What is a uniform polygon?

A uniform polygon, also known as an equilateral and equiangular polygon, is a polygon where all sides are of equal length and all interior angles are equal. Examples of uniform polygons include equilateral triangles, squares, regular pentagons, and regular hexagons.

Uniform polygons are important in geometry because they have predictable properties that make them useful in various mathematical and practical applications. Their symmetry makes them easier to analyze and work with compared to irregular polygons.

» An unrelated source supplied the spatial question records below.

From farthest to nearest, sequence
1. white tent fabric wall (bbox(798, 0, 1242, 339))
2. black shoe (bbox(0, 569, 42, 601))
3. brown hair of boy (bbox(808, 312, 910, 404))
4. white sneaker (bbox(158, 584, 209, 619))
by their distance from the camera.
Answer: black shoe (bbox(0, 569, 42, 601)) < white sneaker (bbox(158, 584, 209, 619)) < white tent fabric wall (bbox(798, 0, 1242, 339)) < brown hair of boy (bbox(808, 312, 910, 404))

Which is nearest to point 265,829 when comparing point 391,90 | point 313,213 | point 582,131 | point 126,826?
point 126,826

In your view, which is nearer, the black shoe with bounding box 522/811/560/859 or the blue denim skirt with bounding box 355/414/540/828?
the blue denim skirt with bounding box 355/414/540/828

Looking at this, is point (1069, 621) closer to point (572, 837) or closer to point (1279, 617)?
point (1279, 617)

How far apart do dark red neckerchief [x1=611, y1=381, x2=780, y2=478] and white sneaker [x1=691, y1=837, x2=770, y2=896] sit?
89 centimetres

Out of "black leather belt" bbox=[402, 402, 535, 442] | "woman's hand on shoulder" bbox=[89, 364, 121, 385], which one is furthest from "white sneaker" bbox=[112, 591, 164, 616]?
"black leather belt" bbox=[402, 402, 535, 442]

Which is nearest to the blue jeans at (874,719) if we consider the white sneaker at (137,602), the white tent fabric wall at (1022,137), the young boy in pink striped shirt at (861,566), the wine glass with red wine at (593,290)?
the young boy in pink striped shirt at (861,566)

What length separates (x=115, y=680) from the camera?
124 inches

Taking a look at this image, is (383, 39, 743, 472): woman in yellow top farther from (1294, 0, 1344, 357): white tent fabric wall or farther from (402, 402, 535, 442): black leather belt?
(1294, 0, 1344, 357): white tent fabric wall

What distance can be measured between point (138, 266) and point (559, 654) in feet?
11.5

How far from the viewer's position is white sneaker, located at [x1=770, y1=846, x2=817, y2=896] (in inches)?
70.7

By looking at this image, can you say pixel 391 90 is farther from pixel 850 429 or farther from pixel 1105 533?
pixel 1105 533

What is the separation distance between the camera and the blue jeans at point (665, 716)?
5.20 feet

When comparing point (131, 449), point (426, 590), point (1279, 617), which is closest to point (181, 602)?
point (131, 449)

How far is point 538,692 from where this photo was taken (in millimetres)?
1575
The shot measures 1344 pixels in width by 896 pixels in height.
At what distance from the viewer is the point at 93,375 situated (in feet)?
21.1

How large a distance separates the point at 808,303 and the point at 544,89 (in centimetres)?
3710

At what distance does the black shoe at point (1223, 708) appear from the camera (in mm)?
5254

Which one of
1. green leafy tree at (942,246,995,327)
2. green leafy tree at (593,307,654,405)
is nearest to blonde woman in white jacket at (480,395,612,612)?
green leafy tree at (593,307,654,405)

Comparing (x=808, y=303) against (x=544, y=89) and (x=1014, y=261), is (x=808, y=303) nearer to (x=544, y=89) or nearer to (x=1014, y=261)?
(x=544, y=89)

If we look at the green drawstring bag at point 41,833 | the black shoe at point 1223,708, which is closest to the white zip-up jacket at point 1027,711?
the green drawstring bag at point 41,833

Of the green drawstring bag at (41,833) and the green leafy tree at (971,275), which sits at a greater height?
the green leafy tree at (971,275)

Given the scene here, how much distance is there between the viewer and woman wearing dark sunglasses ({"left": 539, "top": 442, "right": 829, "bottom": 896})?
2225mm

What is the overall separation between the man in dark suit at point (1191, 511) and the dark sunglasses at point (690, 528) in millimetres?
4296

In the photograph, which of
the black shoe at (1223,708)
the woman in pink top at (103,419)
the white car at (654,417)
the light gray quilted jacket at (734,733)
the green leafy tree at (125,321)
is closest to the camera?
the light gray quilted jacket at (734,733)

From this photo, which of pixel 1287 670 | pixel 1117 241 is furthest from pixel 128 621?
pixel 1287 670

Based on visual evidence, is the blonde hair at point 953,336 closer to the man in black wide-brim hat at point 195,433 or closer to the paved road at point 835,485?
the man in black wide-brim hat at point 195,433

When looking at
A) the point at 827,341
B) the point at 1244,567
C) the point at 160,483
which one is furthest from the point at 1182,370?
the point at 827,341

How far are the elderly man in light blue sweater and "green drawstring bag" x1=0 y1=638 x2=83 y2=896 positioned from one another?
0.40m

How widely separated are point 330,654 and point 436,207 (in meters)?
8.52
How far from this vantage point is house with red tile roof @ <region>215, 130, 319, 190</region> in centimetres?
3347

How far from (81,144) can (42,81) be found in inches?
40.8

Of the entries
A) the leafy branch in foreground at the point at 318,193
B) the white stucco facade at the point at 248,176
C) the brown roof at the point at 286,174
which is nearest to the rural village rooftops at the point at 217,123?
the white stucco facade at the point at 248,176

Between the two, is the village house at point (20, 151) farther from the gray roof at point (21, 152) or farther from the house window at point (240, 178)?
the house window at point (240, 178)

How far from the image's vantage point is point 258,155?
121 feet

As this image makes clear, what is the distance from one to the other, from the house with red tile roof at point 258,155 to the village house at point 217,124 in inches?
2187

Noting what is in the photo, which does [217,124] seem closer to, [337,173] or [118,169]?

Formula for calculating interior angles

The interior angle of a uniform polygon can be calculated using the following formula:

Interior angle = (n - 2) × 180° / n

Where n is the number of sides of the polygon.

This formula works because the sum of all interior angles of any polygon is always (n - 2) × 180°. Since all interior angles are equal in a uniform polygon, you can divide this sum by the number of angles (which is equal to the number of sides, n) to find the measure of each interior angle.

How to calculate the degrees of a uniform polygon

Step 1: Determine the number of sides

First, identify how many sides the polygon has. For example, a square has 4 sides, a pentagon has 5 sides, and so on.

Step 2: Apply the formula

Use the formula (n - 2) × 180° / n where n is the number of sides. For example, for a pentagon (n = 5):

Interior angle = (5 - 2) × 180° / 5 = 3 × 180° / 5 = 540° / 5 = 108°

Step 3: Verify the result

Check your calculation by ensuring that the sum of all interior angles equals (n - 2) × 180°. For a pentagon with 108° interior angles:

Sum of interior angles = 5 × 108° = 540°

(5 - 2) × 180° = 540°

The results match, confirming the calculation is correct.

Examples of calculating polygon angles

Example 1: Square (4 sides)

Interior angle = (4 - 2) × 180° / 4 = 2 × 180° / 4 = 360° / 4 = 90°

A square has four 90° interior angles, which is why it looks like a perfect rectangle.

Example 2: Regular Hexagon (6 sides)

Interior angle = (6 - 2) × 180° / 6 = 4 × 180° / 6 = 720° / 6 = 120°

A regular hexagon has six 120° interior angles, making it useful in tiling and honeycomb patterns.

Example 3: Octagon (8 sides)

Interior angle = (8 - 2) × 180° / 8 = 6 × 180° / 8 = 1080° / 8 = 135°

An octagon has eight 135° interior angles, which is why it's often used in stop signs and architectural designs.

FAQ

What is the difference between a regular and uniform polygon?

A regular polygon is a special case of a uniform polygon where all sides and angles are equal, and the vertices lie on a circle (circumradius). All uniform polygons are equilateral and equiangular, but not all equilateral and equiangular polygons are regular.

Can I calculate the exterior angles of a uniform polygon?

Yes, the exterior angle of a uniform polygon can be calculated using the formula: Exterior angle = 360° / n, where n is the number of sides. The sum of all exterior angles of any polygon is always 360°.

What is the largest possible interior angle for a uniform polygon?

The largest possible interior angle for a uniform polygon occurs when n approaches infinity. As n increases, the interior angle approaches 180°, but never reaches it for finite n. For example, a triangle has 60° angles, a square has 90° angles, and as n increases, the angle approaches 180°.